_Texto de origem_
----
Há duas posições muito populares nas notórias redes sociais sobre estas eleições. Claro que os EUA, esse inferno neoliberal e imperialista, iam voltar a eleger um mentiroso compulsivo, um mal-educado vulgar, um capitalista ganancioso. Claro que um génio político e económico, um verdadeiro amigo do bom e verdadeiro povo americano e europeu ia ser eleito. Em comum a muitas destas posições está a indignada pergunta retórica: como é que foi possível que a imprensa e os analistas nos tivessem enganado quanto ao resultado final das eleições?! Para esses, não tenho grande coisa a dizer. Confio que ainda haja umas quantas pessoas sensatas e politicamente maduras de esquerda e de direita – que são aquelas a quem este texto se dirige – que percebem que o que caracteriza as eleições numa verdadeira democracia é necessariamente e felizmente algum grau de imprevisibilidade.

As sondagens ajudam a perceber tendências de intenção de voto. Mas se fossem 100% fiáveis não era preciso ter todo o trabalho e despesa de ir votar e de contabilizar votos. As sondagens são evidentemente e confessadamente falíveis – as tais das margens de erro – desde logo porque as pessoas mudam de ideias e não concretizam intenções. É ainda mais assim em períodos de transição em que os padrões históricos usados para escolher amostras representativas e tratar os dados deixam de funcionar. Para quem quis ouvir fui insistindo nestes pontos.
----
_Listagem fornecida_
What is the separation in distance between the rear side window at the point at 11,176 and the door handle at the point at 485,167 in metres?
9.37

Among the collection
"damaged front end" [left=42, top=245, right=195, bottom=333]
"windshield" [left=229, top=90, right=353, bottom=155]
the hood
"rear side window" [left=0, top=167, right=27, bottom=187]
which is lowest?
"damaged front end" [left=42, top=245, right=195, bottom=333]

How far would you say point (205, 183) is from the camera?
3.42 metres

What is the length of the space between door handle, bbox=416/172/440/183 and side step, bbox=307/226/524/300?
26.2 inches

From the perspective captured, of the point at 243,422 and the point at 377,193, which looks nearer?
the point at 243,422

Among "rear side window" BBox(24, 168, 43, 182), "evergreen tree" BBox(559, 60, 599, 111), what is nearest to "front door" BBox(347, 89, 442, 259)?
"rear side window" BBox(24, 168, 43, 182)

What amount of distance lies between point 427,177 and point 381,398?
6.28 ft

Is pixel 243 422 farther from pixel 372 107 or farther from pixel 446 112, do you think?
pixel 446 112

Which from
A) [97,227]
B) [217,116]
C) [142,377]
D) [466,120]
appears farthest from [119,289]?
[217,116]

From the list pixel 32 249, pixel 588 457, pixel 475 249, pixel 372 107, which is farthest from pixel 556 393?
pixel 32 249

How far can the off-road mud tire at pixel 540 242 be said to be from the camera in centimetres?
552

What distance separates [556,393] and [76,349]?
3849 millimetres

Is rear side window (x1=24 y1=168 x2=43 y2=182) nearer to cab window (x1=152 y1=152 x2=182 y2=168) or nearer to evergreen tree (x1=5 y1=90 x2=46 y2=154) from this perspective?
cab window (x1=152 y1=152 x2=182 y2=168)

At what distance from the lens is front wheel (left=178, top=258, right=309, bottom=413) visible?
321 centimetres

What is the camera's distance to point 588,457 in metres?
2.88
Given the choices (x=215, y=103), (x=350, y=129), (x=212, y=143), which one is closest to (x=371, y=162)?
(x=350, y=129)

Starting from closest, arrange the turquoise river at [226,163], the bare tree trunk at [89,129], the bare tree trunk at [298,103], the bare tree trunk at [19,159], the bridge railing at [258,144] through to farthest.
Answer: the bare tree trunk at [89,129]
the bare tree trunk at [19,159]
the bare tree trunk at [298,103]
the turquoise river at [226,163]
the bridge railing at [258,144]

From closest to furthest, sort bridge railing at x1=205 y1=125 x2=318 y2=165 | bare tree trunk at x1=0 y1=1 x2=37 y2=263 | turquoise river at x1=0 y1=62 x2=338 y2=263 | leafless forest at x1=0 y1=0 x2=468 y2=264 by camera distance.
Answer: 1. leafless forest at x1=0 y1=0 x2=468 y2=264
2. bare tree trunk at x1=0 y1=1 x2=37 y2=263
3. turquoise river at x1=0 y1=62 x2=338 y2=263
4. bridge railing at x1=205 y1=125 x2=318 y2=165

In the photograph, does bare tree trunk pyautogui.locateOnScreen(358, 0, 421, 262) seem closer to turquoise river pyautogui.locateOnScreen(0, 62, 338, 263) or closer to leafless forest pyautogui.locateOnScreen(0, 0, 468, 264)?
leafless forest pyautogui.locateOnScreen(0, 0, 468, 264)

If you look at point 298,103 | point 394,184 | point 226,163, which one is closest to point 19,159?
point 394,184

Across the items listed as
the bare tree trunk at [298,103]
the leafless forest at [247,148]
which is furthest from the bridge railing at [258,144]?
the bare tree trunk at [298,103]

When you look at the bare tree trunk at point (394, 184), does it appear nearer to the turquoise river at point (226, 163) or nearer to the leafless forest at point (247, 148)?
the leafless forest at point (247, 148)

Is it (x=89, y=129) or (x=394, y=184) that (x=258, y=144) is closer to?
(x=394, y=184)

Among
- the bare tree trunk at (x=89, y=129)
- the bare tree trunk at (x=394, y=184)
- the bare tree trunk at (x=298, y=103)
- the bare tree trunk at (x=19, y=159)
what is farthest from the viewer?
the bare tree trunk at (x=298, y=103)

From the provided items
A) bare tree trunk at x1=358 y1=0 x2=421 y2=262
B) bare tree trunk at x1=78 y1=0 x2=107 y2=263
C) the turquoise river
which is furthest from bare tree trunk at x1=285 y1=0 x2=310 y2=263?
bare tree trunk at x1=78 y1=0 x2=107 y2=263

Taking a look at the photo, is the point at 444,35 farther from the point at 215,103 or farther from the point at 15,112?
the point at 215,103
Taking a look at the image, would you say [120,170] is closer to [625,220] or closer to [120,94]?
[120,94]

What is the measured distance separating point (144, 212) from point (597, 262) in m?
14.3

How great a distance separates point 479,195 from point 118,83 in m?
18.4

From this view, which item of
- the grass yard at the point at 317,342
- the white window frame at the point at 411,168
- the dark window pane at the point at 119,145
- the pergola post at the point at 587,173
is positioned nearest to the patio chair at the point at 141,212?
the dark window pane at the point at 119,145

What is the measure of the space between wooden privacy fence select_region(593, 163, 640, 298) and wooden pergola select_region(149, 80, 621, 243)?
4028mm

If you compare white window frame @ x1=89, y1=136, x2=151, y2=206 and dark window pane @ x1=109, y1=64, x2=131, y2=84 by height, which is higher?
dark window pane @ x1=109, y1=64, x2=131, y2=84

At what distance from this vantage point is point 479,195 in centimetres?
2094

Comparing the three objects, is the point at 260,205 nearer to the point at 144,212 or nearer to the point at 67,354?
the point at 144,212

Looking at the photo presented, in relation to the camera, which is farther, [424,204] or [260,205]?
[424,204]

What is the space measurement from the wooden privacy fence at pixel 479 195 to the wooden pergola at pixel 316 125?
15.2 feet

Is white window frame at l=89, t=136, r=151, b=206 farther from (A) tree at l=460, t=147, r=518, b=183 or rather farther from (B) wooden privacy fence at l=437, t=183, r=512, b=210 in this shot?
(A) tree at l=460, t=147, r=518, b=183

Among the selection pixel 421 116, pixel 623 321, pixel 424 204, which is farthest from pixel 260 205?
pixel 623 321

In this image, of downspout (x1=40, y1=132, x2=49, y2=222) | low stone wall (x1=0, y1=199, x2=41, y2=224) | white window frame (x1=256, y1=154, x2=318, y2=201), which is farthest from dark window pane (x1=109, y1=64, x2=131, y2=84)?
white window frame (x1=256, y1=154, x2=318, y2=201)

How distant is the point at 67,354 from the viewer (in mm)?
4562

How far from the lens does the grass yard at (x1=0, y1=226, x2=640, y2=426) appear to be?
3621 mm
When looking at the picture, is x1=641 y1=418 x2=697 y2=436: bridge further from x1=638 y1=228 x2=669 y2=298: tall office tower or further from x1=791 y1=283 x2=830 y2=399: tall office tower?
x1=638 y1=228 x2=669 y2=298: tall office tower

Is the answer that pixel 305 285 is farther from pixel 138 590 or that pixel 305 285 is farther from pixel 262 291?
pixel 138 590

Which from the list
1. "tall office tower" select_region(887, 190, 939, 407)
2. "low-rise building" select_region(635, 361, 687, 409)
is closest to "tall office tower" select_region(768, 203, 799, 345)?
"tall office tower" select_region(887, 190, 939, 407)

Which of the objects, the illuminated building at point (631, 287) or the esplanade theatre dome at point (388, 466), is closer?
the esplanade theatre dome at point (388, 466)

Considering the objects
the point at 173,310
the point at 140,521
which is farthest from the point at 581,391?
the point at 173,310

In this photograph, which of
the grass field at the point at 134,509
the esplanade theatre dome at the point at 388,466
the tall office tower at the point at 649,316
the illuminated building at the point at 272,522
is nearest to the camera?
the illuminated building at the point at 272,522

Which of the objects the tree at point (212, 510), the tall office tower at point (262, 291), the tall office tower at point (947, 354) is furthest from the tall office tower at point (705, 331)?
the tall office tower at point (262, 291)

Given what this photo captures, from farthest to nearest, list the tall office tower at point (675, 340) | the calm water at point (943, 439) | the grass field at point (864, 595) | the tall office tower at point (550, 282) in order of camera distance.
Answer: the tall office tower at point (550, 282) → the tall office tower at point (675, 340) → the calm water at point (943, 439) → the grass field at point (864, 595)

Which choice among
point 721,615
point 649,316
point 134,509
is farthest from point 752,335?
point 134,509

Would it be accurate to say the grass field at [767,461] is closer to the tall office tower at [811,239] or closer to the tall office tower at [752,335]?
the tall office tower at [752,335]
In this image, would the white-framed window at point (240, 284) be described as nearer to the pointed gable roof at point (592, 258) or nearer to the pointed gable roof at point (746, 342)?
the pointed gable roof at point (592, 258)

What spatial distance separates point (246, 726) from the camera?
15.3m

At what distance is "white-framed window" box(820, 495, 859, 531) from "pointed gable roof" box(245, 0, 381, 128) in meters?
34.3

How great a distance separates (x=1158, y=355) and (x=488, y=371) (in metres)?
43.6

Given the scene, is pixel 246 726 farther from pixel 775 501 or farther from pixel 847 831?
----
_O que fazer_
Diga se cada uma das afirmações seguintes está de acordo com o texto sobre as sondagens eleitorais. Responda sim ou não e cite as palavras do texto que o decidem.
1. Segundo o texto, se as sondagens fossem totalmente fiáveis, não seria preciso ir votar.
2. O texto dirige-se sobretudo a pessoas de esquerda.
3. Segundo o texto, as sondagens tornam-se mais fiáveis em períodos de transição.

_Resultado da tarefa_
1. Sim: "se fossem 100% fiáveis não era preciso ter todo o trabalho e despesa de ir votar e de contabilizar votos"
2. Não: "pessoas sensatas e politicamente maduras de esquerda e de direita – que são aquelas a quem este texto se dirige"
3. Não: "É ainda mais assim em períodos de transição em que os padrões históricos usados para escolher amostras representativas e tratar os dados deixam de funcionar."